Perhaps that’s why I like this photo. Sure, it provides a great example of how infrastructure was overwhelmed and individuals sorely affected. There are at least three people in Chicago who obviously had a very bad day. Yet it also seems almost elegiac, with the dark water reflecting lights that are impersonal yet warm. The grey concrete structures and strip of grass could be part of a mausoleum. The cars have died, but instead of a scrapyard they seem to be waiting internment.
Thus, the photo captures several kinds of immobility. The drowned cars can no longer move, traffic has been brought to a halt, a dynamic civilization has been stopped by the inexorable persistence of nature, and a society’s inertia–its inability to adapt to changes of its own making–has been exposed.

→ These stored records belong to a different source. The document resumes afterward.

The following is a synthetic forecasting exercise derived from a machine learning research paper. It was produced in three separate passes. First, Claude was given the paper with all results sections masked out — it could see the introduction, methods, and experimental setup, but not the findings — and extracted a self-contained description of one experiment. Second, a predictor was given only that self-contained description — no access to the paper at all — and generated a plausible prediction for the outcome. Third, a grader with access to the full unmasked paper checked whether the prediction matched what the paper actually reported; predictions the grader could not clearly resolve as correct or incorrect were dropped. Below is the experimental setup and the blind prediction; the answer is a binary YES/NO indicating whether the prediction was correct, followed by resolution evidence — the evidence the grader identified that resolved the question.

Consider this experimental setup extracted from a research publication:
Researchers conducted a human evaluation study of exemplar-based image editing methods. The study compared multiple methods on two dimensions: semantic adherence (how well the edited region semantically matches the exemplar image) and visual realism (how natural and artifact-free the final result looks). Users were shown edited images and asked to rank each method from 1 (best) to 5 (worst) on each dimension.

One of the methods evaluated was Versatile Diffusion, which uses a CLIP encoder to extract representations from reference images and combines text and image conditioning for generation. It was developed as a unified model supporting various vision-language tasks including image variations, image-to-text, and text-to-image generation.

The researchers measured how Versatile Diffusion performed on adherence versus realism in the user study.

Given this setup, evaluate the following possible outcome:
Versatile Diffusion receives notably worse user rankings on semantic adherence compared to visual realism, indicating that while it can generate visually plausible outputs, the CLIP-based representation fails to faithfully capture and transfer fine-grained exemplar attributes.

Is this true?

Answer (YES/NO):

Yet the photo does more than expose ecological vulnerability and political stasis. It also adds something: a contemplative tone. The lack of movement, activity, productivity, and other signs of a society on the go is framed as if one were in a Japanese garden. The artful quietude and serene tensions suggest that this is not a disaster but rather a place and time for reflection on living in harmony with the world. Human craft and natural processes can be beautifully aligned, or they can be made into a game of chance where the only thing left to do is pretend it’s not so bad.
And once the roads are drained and the basements dried, who will take the time to think about what is too easily forgotten or denied. The disaster can contain a hidden gift–the time to reflect on the need for deep change and with that the possibilities for more artful living.
Photograph by Maddy Clary.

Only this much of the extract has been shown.